PROMPT:
Every line of the data is to be reproduced exactly.

DATASET EXCERPT:
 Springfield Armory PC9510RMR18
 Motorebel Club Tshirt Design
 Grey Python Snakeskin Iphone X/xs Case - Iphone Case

RESULT:
 Springfield Armory PC9510RMR18
 Motorebel Club Tshirt Design
 Grey Python Snakeskin Iphone X/xs Case - Iphone Case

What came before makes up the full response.